Pandemia? Per noi momento di grazia
«Eravamo tornati allo spirito più austero, più intenso della regola benedettina. L’ho considerato un momento di grazia particolare che ci ha consentito di vivere l’essenza della vita monastica. Nessun turista, nessun ospite, negozio chiuso. Meno distrazioni e questo ci aiutato a riflettere, ad approfondire, come se fosse stato un lungo periodo di esercizi spirituali». Riflessioni sul nemico invisibile. «La pandemia mette in discussione la fiducia smisurata che questa civiltà ripone nella scienza e nella tecnica. Ci ricorda che siamo tremendamente fragili, che tutto può finire, che la materia finisce. Il virus ci sta dicendo che forse siamo stati troppo arroganti».
Incrociamo qualche monaco, solitario, silenzioso, senza mascherina. All’interno, nei laboratori, prosegue il restauro di libri e antiche pergamene.
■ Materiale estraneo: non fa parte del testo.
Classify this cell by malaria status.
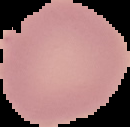
It is uninfected.

Summary:
  - Image size: 130×127 pixels
  - Preparation: thin blood film
  - Image type: segmented cell region on a black background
State which parasite is depicted.
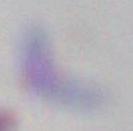
This is Toxoplasma gondii.

Captured at 1000x magnification. Micrograph.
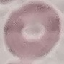
Malaria status: uninfected. Giemsa-stained preparation. Automatically extracted cell patch, resized to 64 × 64 pixels. Thin blood smear. Photographed with a smartphone camera at the microscope eyepiece.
Classify the preparation.
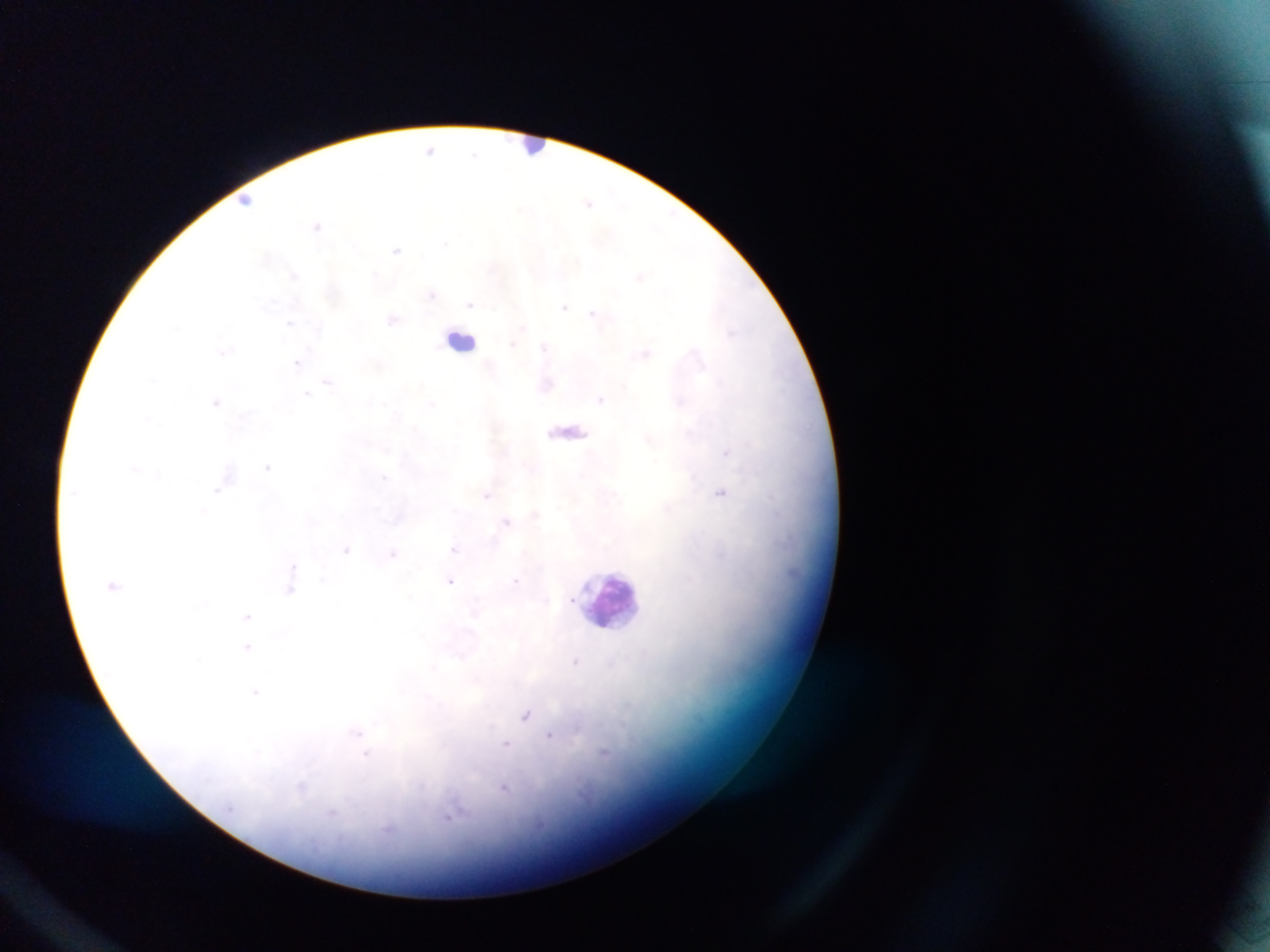
Thick blood smear.

Approximate centers as {x, y} in pixels.
Summary:
  - Malaria parasite locations: {429, 149}, {475, 155}, {248, 201}, {588, 203}, {318, 225}, {445, 243}, {397, 249}, {293, 275}, {640, 276}, {431, 295}, {470, 303}, {564, 307}, {594, 313}, {392, 319}, {289, 323}, {512, 344}, {544, 346}, {225, 351}, {645, 353}, {297, 363}, {328, 382}, {307, 393}, {600, 399}, {216, 401}, {726, 451}, {268, 466}, {134, 469}, {218, 490}, {720, 492}, {487, 495}, {203, 512}, {506, 521}, {454, 548}, {347, 549}, {393, 553}, {293, 566}, {323, 580}, {451, 580}, {516, 581}, {289, 591}, {573, 601}, {247, 616}, {247, 646}, {575, 661}, {255, 692}, {526, 715}, {358, 732}, {550, 735}, {506, 744}, {365, 755}, {302, 789}, {504, 789}, {453, 813}, {332, 814}
  - Leukocyte locations: {533, 147}, {461, 340}, {609, 600}
  - Image size: 1270×952 pixels
  - Capture: mobile-phone photograph through a microscope
  - Field of view: single
  - Country: Ghana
Describe the morphology of the erythrocytes.
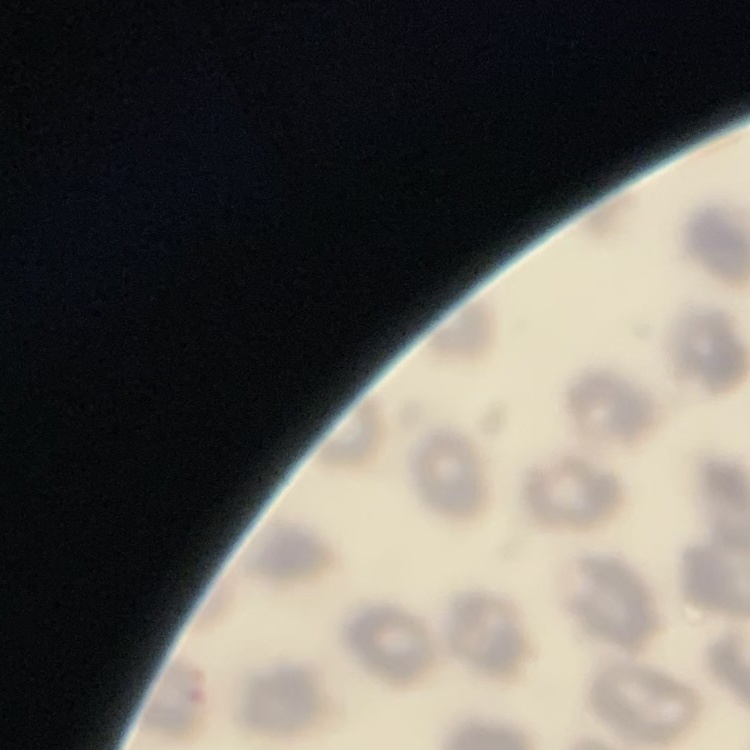
No rouleaux formation.

Field's or Giemsa stain. Thin blood film. Square crop of a larger photomicrograph.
L’arroganza e il messaggio
Siamo entrati nella sala degli abati, dove si accolgono gli ospiti. Lui si siede a un paio di metri di distanza e prosegue nel suo viaggio fra scienza, fede e pandemia: «Dicevo che la scienza non ci potrà mai salvare da ogni nostro male e la pandemia lo sta dimostrando. Basta un virus, un essere invisibile, e viene a galla tutta la debolezza della condizione umana. Pensavamo che le epidemie, sars, ebola, riguardassero ormai solo altri paesi, dove non c’è una sufficiente cultura scientifica. Non è così. Non avremo mai in mano la natura, nonostante il progresso e la ricerca, che ci può aiutare, sia chiaro, ma non può salvare il mondo. L’uomo non sarà mai autonomo, autosufficiente. C’è qualcosa di molto più grande che sta sopra di noi e nulla potrà mai superarlo. Il peccato originale è sempre lo stesso: l’uomo che vuole farsi Dio. Magari è questo che Dio ha voluto dirci: bisogna essere più umili, spirituali». Parola di abate e fisico nucleare, che alla scienza ha preferito la preghiera. Ma ha trovato le risposte che cercava? «La ricerca è senza fine».